Syntax problem with Bison and Flex during compilation and execution

I'm currently working on a project that consists in parsing the content of a text file representing a plane ticket using bison and flex. I have created two files, ticket.y and ticket.l, to define grammar rules and corresponding regular expressions.

The example file I want to analyze is the following (ExampleAirplaneTicket.txt):

DOSSIER YBNUKR 
ANTOINE/DESAINT-EXUPERY
22/01/16 OS412  CDG 10:00  VIE 12:00    2:00
22/01/16 OS051  VIE 13:20  NRT +07:25   11:05 
23/01/16 OS8577 NRT 10:00  CHI 09:00    01:45

Here is the content of my billet.l (ticket.l) file:

%{
#include "billet.tab.h"
void yyerror(const char *s);
%}

DIGIT [0-9]
ALPHA [A-Za-z]
SEP [ \t]

%%

"DOSSIER"               { return DOSSIER; }
{ALPHA}{6}              { return CODE_DOSSIER; }
{ALPHA}{3}"/"           { yylval.sval = strdup(yytext); return CODE_AEROPORT; }
{ALPHA}{4}+("/"{ALPHA}+)?("-"{ALPHA}+)?  { yylval.sval = strdup(yytext); return NOM_PRENOM; }
{DIGIT}{2}"/"{DIGIT}{2}"/"{DIGIT}{2} { return DATE; }
{ALPHA}{2}{DIGIT}{2,4}  { return NUM_VOL; }
{ALPHA}{3}              { return CODE_AEROPORT; }
{DIGIT}{2}":"{DIGIT}{2} { yylval.sval = strdup(yytext); return HEURE_OR_DUREE_VOL; }
"+"                     { return PLUS; }
{SEP}+                  { }
\n                      { return NEWLINE; }
.                       { fprintf(stderr, "Caractère non autorisé: '%s'\n", yytext); exit(1); }

%%

And here is the content of my billet.y (ticket.y) file:

%{
#include <stdio.h>
#include <stdlib.h>
#include <string.h>
void yyerror(const char *s);
int yylex();
%}

%union {
  char *sval;
}

%token DOSSIER CODE_DOSSIER NEWLINE PLUS
%token <sval> DATE NUM_VOL CODE_AEROPORT HEURE_OR_DUREE_VOL
%token <sval> NOM_PRENOM

%type <sval> nom_prenom
%type <sval> heure_arrivee
%type <sval> heure_avec_plus

%%

billet: DOSSIER CODE_DOSSIER NEWLINE infos_passager NEWLINE vols;

infos_passager: nom_prenom '/' nom_prenom NEWLINE { printf("Infos passager : %s / %s\n", $1, $3); };

vols: vol NEWLINE vols | vol NEWLINE;

vol: DATE NUM_VOL CODE_AEROPORT HEURE_OR_DUREE_VOL CODE_AEROPORT heure_arrivee HEURE_OR_DUREE_VOL { printf("Vol : %s %s %s %s %s %s %s\n", $1, $2, $3, $4, $5, $6, $7); };

heure_arrivee: heure_avec_plus | HEURE_OR_DUREE_VOL;

heure_avec_plus: PLUS HEURE_OR_DUREE_VOL { $$ = $2; };

nom_prenom: NOM_PRENOM;

%%

int main() {
    yyparse();
    return 0;
}

void yyerror(const char *s) {
    fprintf(stderr, "Erreur de syntaxe : %s\n", s);
}

When I compile everything, I can't test my program on the ExampleAirplaneTicket.txt file. I simply have a syntax error, and despite several attempts, I have not been able to solve these problems or even figure out where it comes from.

Given information -
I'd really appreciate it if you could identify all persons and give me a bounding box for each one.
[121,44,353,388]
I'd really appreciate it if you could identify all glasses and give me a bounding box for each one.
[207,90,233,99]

To do -
1 - Answer these from the Bison and Flex question:
(a) What is the name of the example file the poster wants to analyze?
(b) Which token does the lexer return when it matches "+"?
(c) What text does the yyerror function print before the error message?
2 - Write what follows the last sentence of the Bison and Flex question about parsing a plane ticket file.

Expected responses -
1 -
(a) ExampleAirplaneTicket.txt
(b) PLUS
(c) "Erreur de syntaxe : "

2 -
I am looking for help to understand and solve these problems. If you have any suggestions or advice on how to solve these errors, I would be very grateful.

I tried to implement a parser using flex and bison to parse a specific text format representing airline ticket information. I wrote the .l and .y files and made the necessary adjustments based on the previous problems. Now I expect the program to compile successfully and parse the file ExampleAirlineTicket.txt without any syntax errors or other problems. Except that when I test with the file I just get a syntax error, but no idea where it comes from.

When I compile billet.l I get this warning (I don't think it's a problem):

billet.l:17: warning, the rule can't match
billet.l:20: warning, the rule can't match

No warning when I compile billet.y, and when I compile everything with gcc either.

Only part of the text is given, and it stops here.